Le Don Quichotte de l’immobilier social

Le temps passe sans que rien ne bouge et le 24 février 2014, trois mois après sa prise de fonction, Maggy Nagel reçoit une lettre du Fonds l’informant des conditions de réalisation de la convention, qui n’est réalisable qu’après obtention de toutes les autorisations requises et l’intégration du projet dans le PAG. Dans cette lettre, Miltgen demande à la ministre «de bien vouloir intervenir auprès de l’administration communale de Leudelange, en vue de lui faire part de l’intérêt pour le projet et de confirmer votre appui afin que le projet ne soit pas à nouveau retardé».

Miltgen explique encore dans sa lettre du 19 février 2015 qu’il n’y a pas eu d’engagements financiers avec les promoteurs privés: «Il s’agit, écrit-il, d’une simple promesse unilatérale par laquelle la société Livingroom s’engage à vendre son terrain à un prix déterminé au Fonds, qui a accepté la promesse mais sans engager l’achat.»

À la fin de sa lettre, le président du FDL implique un chapelet de ministres dans le mauvais feuilleton de Leudelange-Gare en assurant avoir agit, lui, dans l’intérêt général en se présentant un peu comme un Don Quichotte de l’immobilier social: «Tout au long de ces années, écrit-il, les ministres Claude Wiseler, Marco Schank et François Bausch étaient au courant du fait que le Fonds du logement attendait que les choses bougent et qu’il puisse enfin devenir propriétaire d’un bon terrain sis au Schleiwenhaff, sur base d’un prix plus que correct, pour réaliser son projet de logements sociaux à deux pas de la porte d’entrée de la capitale.»

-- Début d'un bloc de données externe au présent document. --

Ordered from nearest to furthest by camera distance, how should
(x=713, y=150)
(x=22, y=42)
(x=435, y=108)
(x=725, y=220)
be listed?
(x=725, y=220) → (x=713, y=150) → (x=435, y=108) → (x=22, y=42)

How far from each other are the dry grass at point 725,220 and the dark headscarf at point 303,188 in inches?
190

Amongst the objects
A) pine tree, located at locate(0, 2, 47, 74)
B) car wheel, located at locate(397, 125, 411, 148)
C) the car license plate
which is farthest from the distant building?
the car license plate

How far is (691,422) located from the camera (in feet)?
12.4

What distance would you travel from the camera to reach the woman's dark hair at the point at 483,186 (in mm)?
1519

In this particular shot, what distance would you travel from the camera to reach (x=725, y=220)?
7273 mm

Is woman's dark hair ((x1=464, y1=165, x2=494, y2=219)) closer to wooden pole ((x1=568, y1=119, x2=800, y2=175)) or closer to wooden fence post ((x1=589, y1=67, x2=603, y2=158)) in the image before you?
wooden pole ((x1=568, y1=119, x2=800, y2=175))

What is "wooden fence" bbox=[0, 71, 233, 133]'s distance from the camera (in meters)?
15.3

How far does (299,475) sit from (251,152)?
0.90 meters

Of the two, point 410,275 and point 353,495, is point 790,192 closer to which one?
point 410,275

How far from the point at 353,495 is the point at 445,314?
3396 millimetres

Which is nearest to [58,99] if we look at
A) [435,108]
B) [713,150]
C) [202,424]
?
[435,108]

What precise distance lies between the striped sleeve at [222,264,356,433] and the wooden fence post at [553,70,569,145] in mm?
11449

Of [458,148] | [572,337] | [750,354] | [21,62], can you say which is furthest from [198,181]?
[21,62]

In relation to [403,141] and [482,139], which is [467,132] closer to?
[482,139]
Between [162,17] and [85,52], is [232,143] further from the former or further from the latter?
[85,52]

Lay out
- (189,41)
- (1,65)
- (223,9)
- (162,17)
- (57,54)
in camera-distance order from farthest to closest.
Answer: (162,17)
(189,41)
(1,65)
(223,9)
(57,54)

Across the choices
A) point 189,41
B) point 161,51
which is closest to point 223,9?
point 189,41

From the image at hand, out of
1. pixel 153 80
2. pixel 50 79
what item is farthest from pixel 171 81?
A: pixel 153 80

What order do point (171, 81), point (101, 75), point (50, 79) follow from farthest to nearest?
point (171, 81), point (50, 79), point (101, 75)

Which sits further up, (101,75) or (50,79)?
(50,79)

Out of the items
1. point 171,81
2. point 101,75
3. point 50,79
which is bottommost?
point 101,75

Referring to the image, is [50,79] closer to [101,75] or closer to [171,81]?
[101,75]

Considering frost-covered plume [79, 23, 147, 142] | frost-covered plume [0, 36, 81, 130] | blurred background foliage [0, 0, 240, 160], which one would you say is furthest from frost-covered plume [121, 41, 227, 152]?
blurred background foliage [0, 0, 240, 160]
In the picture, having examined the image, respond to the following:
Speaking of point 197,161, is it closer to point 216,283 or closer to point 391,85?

Une profession de foi qui pourrait laisser Maggy Nagel insensible. Car si la ministre a rassuré ce jeudi la délégation du personnel du FDL «quant à la confiance qu’elle a envers les collaborateurs du Fonds du logement», elle n’a encore rien laissé entrevoir sur le sort qu’elle réserve à son patron.

La publication de l’audit du Fonds pourrait peut-être lui donner une occasion de limoger un des derniers hauts fonctionnaires qui incarne l’État CSV.